# Anybody using MagicLantern?



## bholliman (Jan 7, 2013)

Just curious, is anybody in the forum actively using MagicLantern firmware? I've only read a little about it and it appears to have some nice features.

I didn't want to try it out on my 7D without hearing some others experiences and opinions.


----------



## Marsu42 (Jan 7, 2013)

bholliman said:


> I didn't want to try it out on my 7D without hearing some others experiences and opinions.



ML is the reason I'm staying with Canon, I even wrote some small part of it myself (focus bracketing). Even w/o doing videos, the killer features for me are unlimited automatic bracketing, focus stacking, timelapses & focus peaking/zebras - and they keep adding, they just implemented a better auto iso than canon and exposure locks (only in the dev version).

The 7d is a relatively new port, I don't know about stability (unified is rock stable for 5d2, 60d, ...) - the place to have a look is in their forum. I am always baffled if people don't use it.


----------



## well_dunno (Jan 7, 2013)

Marsu42 said:


> The 7d is a relatively new port, I don't know about stability (unified is rock stable for 5d2, 60d, ...) - the place to have a look is in their forum.



+1 

First 7D alpha release was not too long ago if I am not mistaken so it's indeed a good idea to check the forums: http://www.magiclantern.fm/forum/index.php


----------



## paul13walnut5 (Jan 7, 2013)

What is it you want to add, feature set wise?

I've not ventured down the ML route on any of my bodies, personally for me the extra features are only really useful if you have an external monitor, which usually has zebra and peaking in anycase.
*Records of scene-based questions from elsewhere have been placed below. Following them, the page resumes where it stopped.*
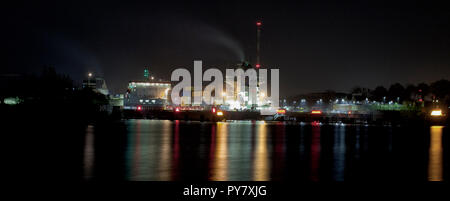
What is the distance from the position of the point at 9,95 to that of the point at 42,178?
66.0m

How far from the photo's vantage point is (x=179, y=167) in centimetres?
1695

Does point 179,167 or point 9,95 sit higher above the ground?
point 9,95

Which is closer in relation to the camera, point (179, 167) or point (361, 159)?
point (179, 167)

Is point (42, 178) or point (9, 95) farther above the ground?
point (9, 95)
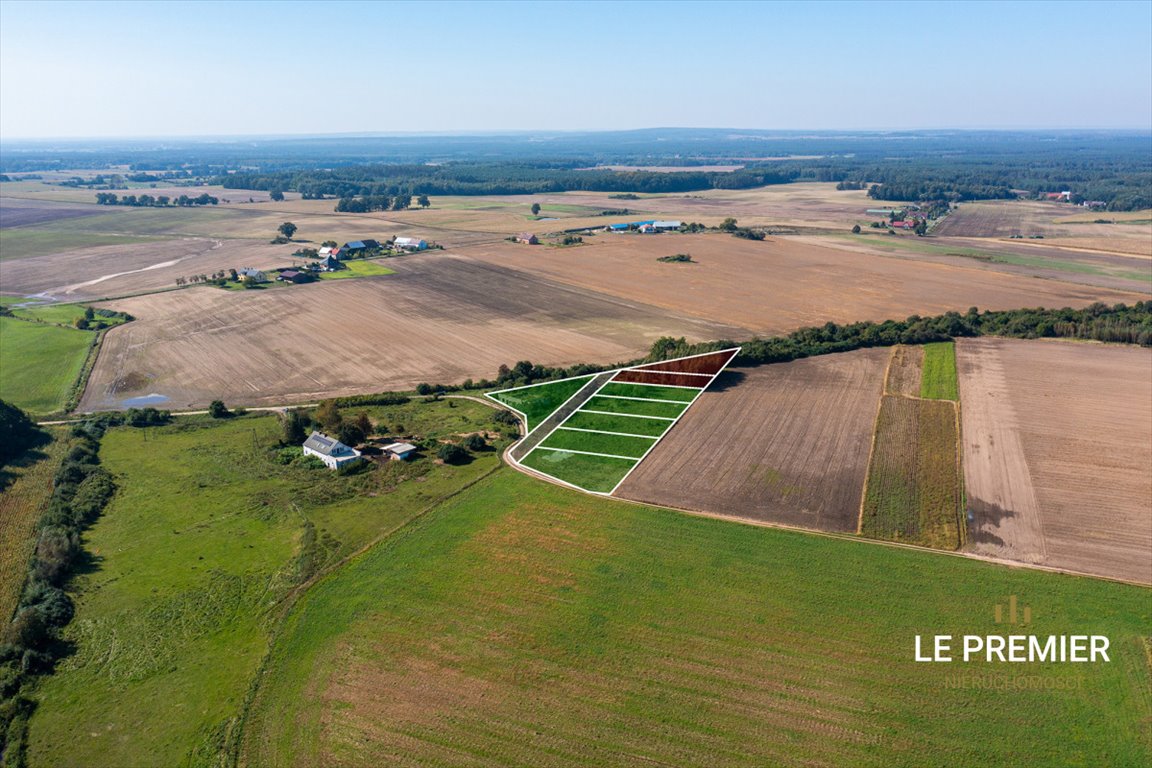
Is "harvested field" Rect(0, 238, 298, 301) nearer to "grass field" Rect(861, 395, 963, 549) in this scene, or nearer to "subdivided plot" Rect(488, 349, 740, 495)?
"subdivided plot" Rect(488, 349, 740, 495)

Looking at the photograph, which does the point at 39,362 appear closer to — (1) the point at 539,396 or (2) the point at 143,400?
(2) the point at 143,400

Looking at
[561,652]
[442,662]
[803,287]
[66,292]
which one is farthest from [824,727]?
[66,292]

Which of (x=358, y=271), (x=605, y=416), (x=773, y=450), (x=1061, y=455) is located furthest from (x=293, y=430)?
(x=358, y=271)

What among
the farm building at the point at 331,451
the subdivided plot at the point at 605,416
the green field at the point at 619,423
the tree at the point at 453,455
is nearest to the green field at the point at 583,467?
the subdivided plot at the point at 605,416

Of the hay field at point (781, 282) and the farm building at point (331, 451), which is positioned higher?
the hay field at point (781, 282)

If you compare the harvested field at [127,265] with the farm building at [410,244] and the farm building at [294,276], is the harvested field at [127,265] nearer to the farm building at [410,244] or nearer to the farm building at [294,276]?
the farm building at [294,276]

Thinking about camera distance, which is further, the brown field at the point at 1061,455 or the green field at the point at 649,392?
the green field at the point at 649,392

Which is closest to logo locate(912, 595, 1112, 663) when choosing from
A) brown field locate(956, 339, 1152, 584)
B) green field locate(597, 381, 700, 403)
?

Not saying that ML is wrong, or dangerous, just that it isn't for me.


----------



## gigabellone (Jan 7, 2013)

ML does wonders on lower end dslrs. I use it regularly on a t2i/550d and it add loads of useful features. I'm into long exposure landscapes lately, and ML made my life a lot easier with its built in bulb timer. I also used it to shoot an in-camera time lapse. Another great feature is the ghost image, crucial for shooting stop motion videos. Another function i use often is focus peak, that makes manual focusing in live view extremely accurate. When i installed it, it was like having an upgraded camera body. You should at least try it.


----------



## bholliman (Jan 7, 2013)

Thanks for the feedback. Sounds like its worth a try.

As I understand it, there isn't much risk involved. If you turn your camera off it will come back up with normal Canon firmware, right?


----------



## Marsu42 (Jan 7, 2013)

bholliman said:


> If you turn your camera off it will come back up with normal Canon firmware, right?



NO! Turning your camera off is not enough because it isn't actually "off" - if (ever) ml freezes, you have to remove the battery. To uninstall ml then remove the boot flag from the card via the ml utility, then the camera will start w/o ml - the other option is pressing half-shutter when turning on the camera, in this case ml disables itsself until turning off - please do read the excellent installation instructions on the ml site.


----------



## thelebaron (Jan 7, 2013)

with the 5d3 for me its not really worth the risk until it is more thoroughly tested or they come out with some real image quality improving fixes(for video).
if I had a lower end rebel I wouldnt hesitate


----------



## Standard (Jan 7, 2013)

Installed it and used it a for bit on my 5DM2. There are some cool features such as focus peaking, but I didn't find that it helped improve my photography so I deactivated it. Magic Lantern was really developed more for video than stills. It's quite simple to install, however with any install it's highly recommended that you follow exact instructions. I'd installed it onto my 16 MB Sandisk so when ever I don't want to use it, I simply don't use that card, or vice versa.


----------



## emag (Jan 7, 2013)

ML was my reason for getting the 60D. I use time lapse, FPS override and ML's bracketed exposure (HDR) frequently. I have an astro-modified 40D and would love to see a stable release for that camera. I also installed the Wasia hack in my old 300D back when I had it. I'm all in favor of anything that makes a tool more useful. YMMV. My complements to the talented individuals who develop ML.


----------



## jcollett (Jan 7, 2013)

Marsu42 said:


> I am always baffled if people don't use it.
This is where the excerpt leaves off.